リサーナはナツの正面で立ち止まり、マフラーをぐいっと引っ張った。
「おわっ!?」
引力に逆らわず近付いてきたナツが、間近に迫っても避けようとしないリサーナに気付いて慌てて首に力を入れた。
「う・そ。本気にした?」
くすり、と笑ってリサーナはマフラーから手を離した。真っ赤になったナツが、悪戯っぽく笑うリサーナを見て更に血流を巡らせる。

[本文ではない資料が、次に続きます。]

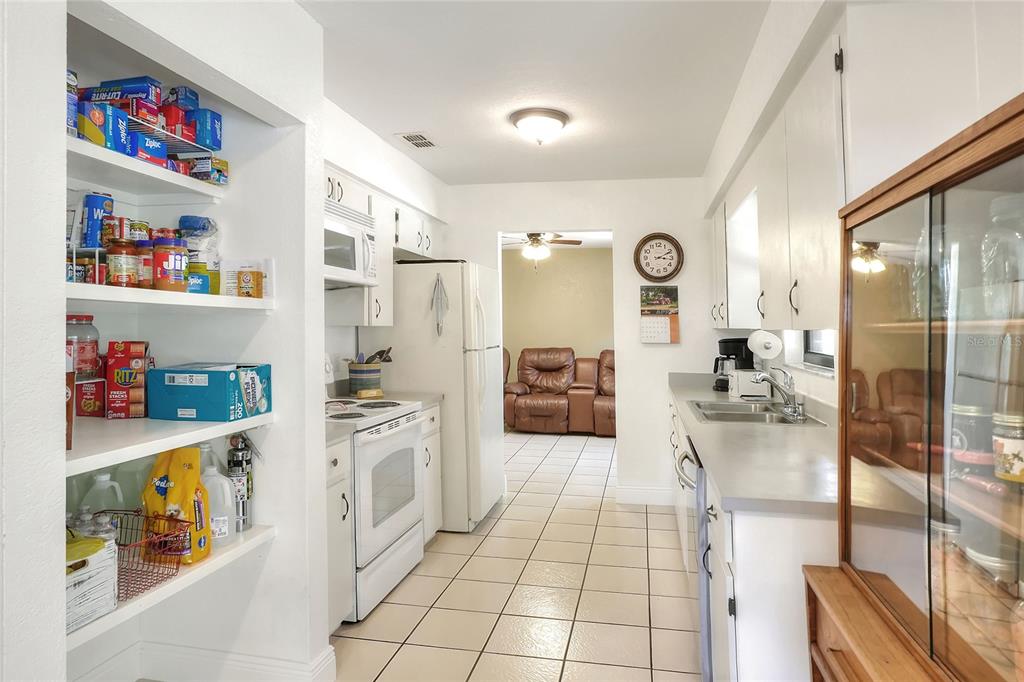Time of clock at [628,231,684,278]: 3:10
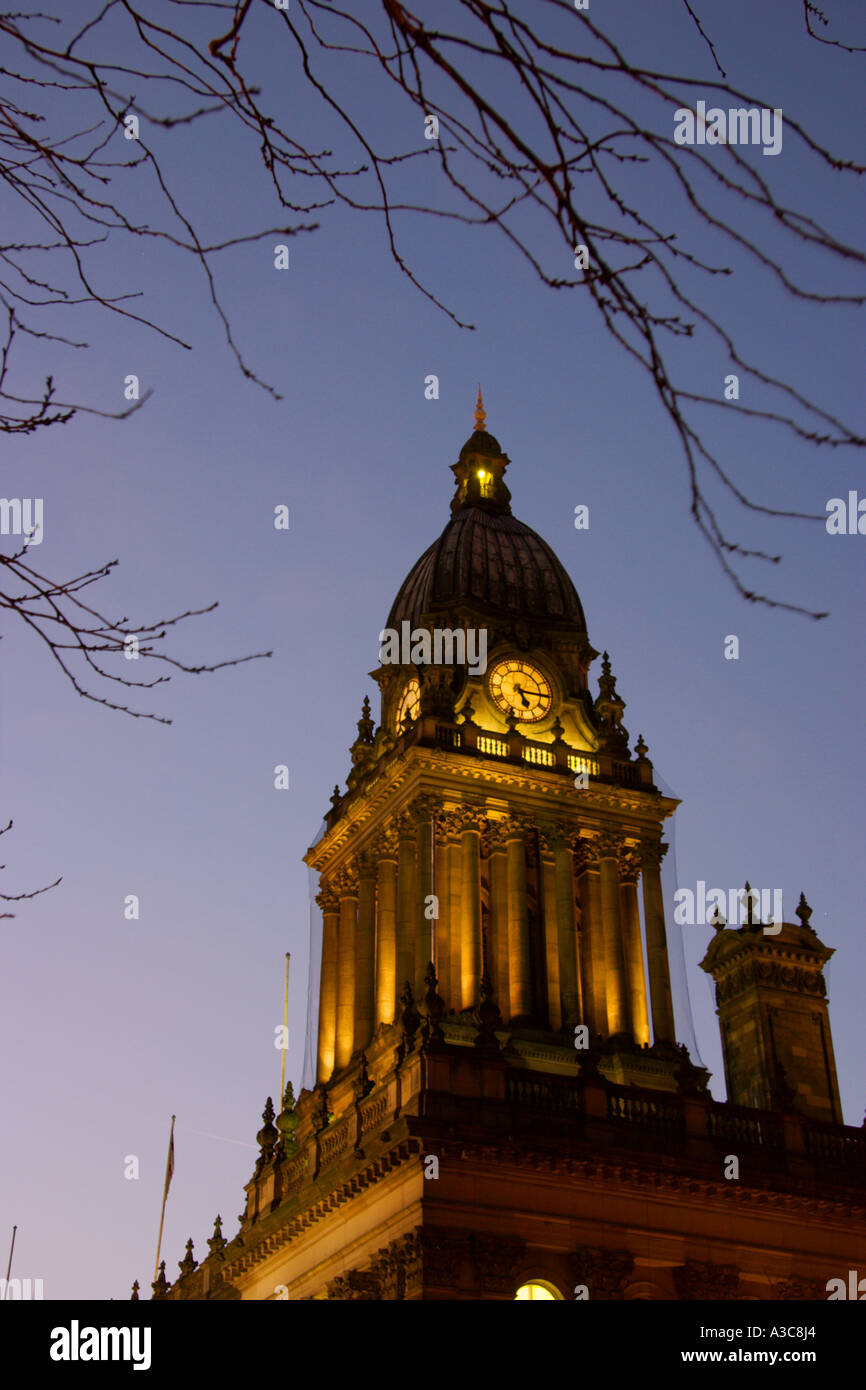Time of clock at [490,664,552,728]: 5:15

本当は触れようと思っていた――ナツが抵抗しなければ。
ナツが自分のことを憎からず思ってくれているのは気付いているが、仕掛けるのはいつも自分で。いつも、ナツはギリギリの線で踏みとどまって。最後の一歩が踏み出せずに、自分から引いてはただの悪戯だと予防線を張る。
勇気が持て切れずに、リサーナはナツに背を向けた。残念、と心が沈むも、まだこの心地よい関係が続くことに安堵もする。
口元に貼り付けた笑みと、足を彩るステップは、リサーナの心情の40%。
「さ、ギルド戻ろう!」
くるりと振り向くと、短い銀髪が風に靡いた。
「リサーナ」
「なぁに?」
「いつまでも、振り回されてると思うなよ」
ナツは顔を赤くしたまま、リサーナに半眼を向けていた。